------ Records for processing
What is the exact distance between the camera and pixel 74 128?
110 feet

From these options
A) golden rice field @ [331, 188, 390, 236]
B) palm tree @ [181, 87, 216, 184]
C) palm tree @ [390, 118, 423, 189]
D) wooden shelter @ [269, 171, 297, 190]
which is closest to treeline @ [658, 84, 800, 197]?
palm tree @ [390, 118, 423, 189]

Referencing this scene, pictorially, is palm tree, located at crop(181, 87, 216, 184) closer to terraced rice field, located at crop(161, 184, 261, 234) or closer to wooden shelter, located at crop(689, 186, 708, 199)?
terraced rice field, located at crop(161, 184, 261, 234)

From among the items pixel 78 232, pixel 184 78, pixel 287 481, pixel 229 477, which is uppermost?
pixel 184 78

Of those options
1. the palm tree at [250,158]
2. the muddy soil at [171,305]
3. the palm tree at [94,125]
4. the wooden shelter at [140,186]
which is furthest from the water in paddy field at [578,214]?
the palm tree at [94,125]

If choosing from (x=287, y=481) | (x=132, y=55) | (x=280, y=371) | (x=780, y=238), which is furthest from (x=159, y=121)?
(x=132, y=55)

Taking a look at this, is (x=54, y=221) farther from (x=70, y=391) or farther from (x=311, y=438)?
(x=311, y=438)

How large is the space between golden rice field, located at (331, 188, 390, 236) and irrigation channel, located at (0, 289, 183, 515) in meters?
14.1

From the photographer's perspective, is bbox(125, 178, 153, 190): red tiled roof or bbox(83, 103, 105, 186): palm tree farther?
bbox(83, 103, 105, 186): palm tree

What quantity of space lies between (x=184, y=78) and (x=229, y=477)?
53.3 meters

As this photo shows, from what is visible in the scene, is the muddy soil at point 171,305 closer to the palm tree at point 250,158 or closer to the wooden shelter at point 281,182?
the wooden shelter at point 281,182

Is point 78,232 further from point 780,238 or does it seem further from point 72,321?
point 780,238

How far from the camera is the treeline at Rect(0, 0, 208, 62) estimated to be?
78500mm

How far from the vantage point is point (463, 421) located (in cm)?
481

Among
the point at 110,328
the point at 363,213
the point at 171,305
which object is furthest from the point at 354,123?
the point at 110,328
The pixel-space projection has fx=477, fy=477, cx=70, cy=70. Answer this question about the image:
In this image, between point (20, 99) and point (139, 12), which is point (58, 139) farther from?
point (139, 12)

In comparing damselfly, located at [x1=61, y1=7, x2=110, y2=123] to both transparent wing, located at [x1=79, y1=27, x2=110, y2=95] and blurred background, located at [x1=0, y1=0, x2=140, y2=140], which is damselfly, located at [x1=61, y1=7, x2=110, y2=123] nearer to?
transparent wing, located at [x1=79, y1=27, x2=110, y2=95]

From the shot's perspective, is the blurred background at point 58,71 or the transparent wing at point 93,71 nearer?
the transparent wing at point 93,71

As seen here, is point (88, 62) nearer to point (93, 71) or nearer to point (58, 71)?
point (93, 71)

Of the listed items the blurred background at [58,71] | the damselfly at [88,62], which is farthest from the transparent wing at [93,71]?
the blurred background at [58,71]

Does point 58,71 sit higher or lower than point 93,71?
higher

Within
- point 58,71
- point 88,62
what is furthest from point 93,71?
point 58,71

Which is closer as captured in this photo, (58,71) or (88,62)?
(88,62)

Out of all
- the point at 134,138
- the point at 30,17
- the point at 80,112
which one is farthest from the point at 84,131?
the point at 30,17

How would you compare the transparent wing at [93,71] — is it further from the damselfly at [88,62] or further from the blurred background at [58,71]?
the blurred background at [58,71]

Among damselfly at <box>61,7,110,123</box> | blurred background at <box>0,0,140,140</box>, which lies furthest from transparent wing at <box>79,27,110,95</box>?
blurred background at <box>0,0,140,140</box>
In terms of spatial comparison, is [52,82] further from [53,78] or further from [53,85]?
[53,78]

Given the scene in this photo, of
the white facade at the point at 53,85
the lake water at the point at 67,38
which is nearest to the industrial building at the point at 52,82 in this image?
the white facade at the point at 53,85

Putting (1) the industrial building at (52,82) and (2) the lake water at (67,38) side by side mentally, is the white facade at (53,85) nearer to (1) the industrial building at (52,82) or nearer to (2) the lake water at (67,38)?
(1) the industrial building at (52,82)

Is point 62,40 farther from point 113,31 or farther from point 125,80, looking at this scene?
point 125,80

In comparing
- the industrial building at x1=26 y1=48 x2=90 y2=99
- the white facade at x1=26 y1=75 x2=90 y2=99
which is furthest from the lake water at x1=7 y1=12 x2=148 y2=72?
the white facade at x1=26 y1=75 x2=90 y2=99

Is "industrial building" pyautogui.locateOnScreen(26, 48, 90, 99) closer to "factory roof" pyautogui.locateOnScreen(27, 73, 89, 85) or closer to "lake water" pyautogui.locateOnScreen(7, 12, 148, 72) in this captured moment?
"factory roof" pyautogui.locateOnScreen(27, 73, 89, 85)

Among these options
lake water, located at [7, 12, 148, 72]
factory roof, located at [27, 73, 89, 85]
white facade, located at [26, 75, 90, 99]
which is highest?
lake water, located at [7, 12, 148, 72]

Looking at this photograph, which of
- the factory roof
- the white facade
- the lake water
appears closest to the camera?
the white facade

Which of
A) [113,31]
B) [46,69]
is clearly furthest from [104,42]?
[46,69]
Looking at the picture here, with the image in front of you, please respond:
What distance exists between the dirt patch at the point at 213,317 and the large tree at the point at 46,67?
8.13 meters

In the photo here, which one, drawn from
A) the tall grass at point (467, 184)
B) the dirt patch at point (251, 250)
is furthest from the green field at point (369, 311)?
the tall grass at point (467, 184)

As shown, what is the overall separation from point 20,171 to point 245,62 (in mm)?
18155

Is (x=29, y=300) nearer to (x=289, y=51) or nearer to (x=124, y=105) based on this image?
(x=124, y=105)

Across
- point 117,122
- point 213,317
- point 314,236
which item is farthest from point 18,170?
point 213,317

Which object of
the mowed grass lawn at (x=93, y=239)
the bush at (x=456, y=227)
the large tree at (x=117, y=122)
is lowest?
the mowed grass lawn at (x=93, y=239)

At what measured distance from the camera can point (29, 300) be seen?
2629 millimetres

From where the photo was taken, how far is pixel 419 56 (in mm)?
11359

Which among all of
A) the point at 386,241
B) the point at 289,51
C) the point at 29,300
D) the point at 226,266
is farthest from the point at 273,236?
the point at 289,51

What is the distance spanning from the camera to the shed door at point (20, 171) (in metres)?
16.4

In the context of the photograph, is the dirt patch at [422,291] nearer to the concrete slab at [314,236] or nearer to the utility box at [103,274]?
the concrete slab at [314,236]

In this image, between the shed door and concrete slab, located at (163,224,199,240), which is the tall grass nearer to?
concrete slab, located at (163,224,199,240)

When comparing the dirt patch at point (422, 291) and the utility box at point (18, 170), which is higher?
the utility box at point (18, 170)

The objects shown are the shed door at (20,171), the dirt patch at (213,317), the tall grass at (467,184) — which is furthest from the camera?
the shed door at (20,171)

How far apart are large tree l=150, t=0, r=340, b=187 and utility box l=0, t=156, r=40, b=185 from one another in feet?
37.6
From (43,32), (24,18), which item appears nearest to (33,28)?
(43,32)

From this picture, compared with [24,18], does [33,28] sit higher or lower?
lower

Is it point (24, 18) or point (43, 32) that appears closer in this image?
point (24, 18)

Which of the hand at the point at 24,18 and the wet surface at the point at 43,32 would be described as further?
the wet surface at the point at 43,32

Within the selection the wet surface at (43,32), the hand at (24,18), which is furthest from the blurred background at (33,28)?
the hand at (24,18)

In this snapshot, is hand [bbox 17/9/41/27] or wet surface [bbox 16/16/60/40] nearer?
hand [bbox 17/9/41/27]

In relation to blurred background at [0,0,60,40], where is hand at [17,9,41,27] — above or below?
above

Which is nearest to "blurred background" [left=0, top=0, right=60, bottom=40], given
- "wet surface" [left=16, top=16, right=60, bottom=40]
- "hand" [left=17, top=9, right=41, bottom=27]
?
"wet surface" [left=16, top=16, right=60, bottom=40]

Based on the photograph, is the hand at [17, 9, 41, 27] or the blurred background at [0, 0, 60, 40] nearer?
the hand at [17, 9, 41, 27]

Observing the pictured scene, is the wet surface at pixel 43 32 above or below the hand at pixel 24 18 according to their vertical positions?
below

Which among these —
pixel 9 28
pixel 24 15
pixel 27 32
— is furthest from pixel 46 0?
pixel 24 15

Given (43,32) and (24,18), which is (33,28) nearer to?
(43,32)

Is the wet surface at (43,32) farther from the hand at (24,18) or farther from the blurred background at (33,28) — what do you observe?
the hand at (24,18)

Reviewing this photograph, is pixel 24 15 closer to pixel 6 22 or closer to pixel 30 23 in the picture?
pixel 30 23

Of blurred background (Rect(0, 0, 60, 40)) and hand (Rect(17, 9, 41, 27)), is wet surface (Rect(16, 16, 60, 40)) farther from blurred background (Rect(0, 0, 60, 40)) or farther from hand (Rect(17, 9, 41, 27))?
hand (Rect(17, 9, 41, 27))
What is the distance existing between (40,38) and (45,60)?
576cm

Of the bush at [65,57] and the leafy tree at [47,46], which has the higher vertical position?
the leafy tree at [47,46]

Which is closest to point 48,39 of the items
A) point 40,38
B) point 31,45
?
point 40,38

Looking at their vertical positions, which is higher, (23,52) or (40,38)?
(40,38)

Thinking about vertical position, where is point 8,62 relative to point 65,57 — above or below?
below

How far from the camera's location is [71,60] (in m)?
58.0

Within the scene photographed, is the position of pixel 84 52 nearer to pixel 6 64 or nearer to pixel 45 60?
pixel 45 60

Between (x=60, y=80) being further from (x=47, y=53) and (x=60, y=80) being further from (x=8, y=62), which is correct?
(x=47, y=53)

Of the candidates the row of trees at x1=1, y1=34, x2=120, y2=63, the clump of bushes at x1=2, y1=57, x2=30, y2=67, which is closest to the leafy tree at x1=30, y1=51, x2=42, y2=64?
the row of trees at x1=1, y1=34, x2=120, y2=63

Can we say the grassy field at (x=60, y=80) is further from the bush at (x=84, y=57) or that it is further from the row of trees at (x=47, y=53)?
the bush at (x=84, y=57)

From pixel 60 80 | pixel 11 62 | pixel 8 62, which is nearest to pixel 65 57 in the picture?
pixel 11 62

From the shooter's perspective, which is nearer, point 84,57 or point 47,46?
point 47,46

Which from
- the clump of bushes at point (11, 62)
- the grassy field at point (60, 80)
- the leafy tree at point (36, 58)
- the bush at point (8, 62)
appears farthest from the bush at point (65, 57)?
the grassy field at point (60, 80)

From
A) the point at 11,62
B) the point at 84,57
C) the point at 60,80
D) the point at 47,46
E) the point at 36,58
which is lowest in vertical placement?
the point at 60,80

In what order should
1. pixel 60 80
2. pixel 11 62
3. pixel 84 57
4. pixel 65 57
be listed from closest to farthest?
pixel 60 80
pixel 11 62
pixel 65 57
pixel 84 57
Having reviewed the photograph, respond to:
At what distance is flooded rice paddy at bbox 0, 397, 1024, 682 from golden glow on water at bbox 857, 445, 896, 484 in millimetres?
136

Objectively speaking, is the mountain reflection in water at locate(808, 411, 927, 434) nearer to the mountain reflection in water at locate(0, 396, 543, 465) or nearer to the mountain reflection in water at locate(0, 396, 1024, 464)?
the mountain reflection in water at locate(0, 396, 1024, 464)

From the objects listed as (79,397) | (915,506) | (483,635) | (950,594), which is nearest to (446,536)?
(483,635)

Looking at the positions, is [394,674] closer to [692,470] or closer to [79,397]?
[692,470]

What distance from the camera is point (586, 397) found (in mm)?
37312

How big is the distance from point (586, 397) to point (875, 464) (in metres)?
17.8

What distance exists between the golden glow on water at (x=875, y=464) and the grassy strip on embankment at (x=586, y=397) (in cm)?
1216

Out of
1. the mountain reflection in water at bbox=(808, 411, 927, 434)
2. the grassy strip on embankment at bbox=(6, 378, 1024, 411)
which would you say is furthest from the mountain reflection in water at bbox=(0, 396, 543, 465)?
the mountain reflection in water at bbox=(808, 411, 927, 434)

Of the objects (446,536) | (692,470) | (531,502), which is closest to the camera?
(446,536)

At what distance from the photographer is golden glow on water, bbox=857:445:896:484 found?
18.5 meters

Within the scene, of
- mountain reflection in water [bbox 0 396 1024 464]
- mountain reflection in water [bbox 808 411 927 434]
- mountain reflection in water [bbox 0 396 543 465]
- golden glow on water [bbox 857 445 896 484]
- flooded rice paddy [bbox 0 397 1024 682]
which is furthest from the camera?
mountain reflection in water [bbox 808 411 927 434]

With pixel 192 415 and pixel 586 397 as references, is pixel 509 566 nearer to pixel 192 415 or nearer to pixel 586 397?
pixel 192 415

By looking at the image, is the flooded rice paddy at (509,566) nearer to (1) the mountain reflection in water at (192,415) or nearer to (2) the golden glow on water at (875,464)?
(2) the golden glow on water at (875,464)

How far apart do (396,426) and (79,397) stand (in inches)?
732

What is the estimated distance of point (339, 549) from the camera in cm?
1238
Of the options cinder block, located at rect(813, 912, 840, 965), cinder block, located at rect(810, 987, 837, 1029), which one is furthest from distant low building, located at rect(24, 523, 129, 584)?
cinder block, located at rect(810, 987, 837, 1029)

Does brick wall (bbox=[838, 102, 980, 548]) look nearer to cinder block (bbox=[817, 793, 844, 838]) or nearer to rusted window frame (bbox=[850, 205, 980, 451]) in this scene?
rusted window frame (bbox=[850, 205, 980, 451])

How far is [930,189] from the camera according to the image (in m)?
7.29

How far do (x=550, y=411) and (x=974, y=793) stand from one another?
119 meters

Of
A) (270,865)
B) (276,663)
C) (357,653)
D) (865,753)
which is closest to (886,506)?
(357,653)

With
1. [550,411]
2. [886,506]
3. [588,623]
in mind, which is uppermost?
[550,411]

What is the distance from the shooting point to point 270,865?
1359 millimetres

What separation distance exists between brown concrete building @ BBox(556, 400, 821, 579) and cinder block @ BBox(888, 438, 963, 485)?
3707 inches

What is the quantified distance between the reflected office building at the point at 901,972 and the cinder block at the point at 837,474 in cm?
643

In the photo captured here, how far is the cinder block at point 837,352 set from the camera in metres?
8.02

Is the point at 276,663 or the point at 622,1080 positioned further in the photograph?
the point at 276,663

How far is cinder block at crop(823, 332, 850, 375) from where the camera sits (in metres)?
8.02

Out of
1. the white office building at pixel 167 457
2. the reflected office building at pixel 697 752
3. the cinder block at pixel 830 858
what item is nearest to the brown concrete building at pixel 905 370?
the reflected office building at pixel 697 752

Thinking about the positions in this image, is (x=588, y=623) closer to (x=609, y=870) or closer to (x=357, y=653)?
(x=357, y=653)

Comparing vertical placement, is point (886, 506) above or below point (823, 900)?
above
------------
Brief: Rewrite the stretch from the line containing "Does brick wall" through the line containing "3707 inches", switching every "cinder block" to "concrete block" and keeping everything else the same.

Written solution:
Does brick wall (bbox=[838, 102, 980, 548]) look nearer to concrete block (bbox=[817, 793, 844, 838]) or nearer to rusted window frame (bbox=[850, 205, 980, 451]) in this scene?
rusted window frame (bbox=[850, 205, 980, 451])

How far is [930,189] from the camera according to the image (in m)?
7.29

How far do (x=550, y=411) and (x=974, y=793) stand from one another?
119 meters

Of
A) (270,865)
B) (276,663)
C) (357,653)
D) (865,753)
which is closest to (886,506)?
(357,653)

With
1. [550,411]
2. [886,506]
3. [588,623]
in mind, which is uppermost?
[550,411]

What is the distance from the shooting point to point 270,865?
1359 millimetres

What separation distance exists between brown concrete building @ BBox(556, 400, 821, 579) and concrete block @ BBox(888, 438, 963, 485)?
3707 inches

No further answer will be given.